Mergers and acquisitions in the U.K. are regulated by the Takeover Panel, a coalition of about 35 individuals from law, banking and industry.  A recent rule is altering the way deals are done in the U.K.   Under a controversial "Put Up or Shut Up" rule, potential bidders have 28 days to make a binding offer after acquisition intentions become known.  After that they must walk away for six months before attempting the deal again.  'Becoming known' apparently includes news leaks of a potential bid.  The following facts are from a very interesting article in the Wall Street Journal by Shayndi Rice:
  • The law was put in place in 2011 and has had greater impact this year as deals (including cross-border deals) have proliferated.
  • 'Put Up or Shut Up' is designed to make lengthy hostile deals less problematic for a potential target.

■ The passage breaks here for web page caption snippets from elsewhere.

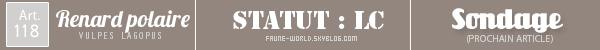 _______» ARTICLE N°118 :LE RENARD POLAIRE_______ » Posté le 16 Septembre 2012 » Faune-world.skyblog.com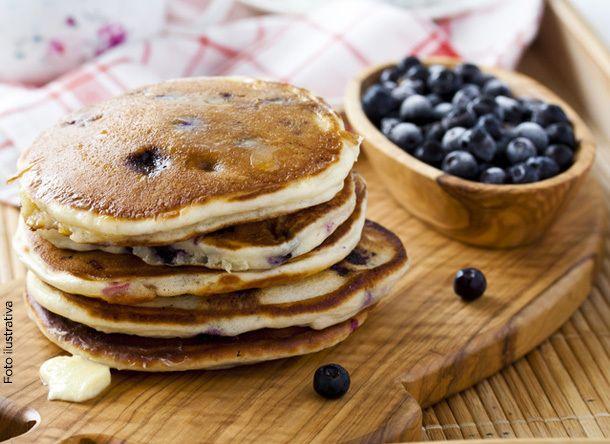 Deliciosos y nutritivos hot cakes de avena y amaranto o blueberries | Revista CiudadYOGA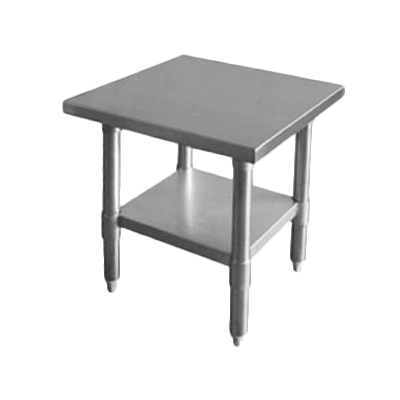 "Thunder SLWT42424F 24"" x 24"" x 35"" Work Table"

Proponents say it forces bidders to come to the table 'better prepared'.
  • The rule forces potential bidders to line up financing quickly.
  • Stryker Corp., Glencore, Carillion, and Pfizer had to walk away from deals this year because of the rule.
  • The article quotes Robert Gillespie, a former director general of the Takeover Panel as saying "I don't think there have been any unintended consequences of what we did."
Whoa!  Hold your horses!  I'll stop citing facts from the article and put on my professor hat.  Saying there are no unintended consequences is like waving a red flag in front of a finance professor/economist. Unintended consequences are very common and it is hard to imagine they don't apply here.  

One consequence is a slowdown in hostile deals.  This may, in fact, be intended, but a concurrent loss of economic efficiency is unlikely to be at the top of anyone's wish list.  Hostile deals can indeed be disruptive but keep in mind that they involve potential bidders bidding with their own money, offering premia to existing shareholders in return for the chance of their own gain.  

Hostile deals, activists, and even the threat of hostile deals serve as a disciplinary force of corporate governance.  When internal governance controls fail to maximize value, external forces will.   The net impact of this law is an empirical issue, and certainly hostile deals can be distracting and disruptive, but let's also keep in mind the negative effects of inefficiency and complacency.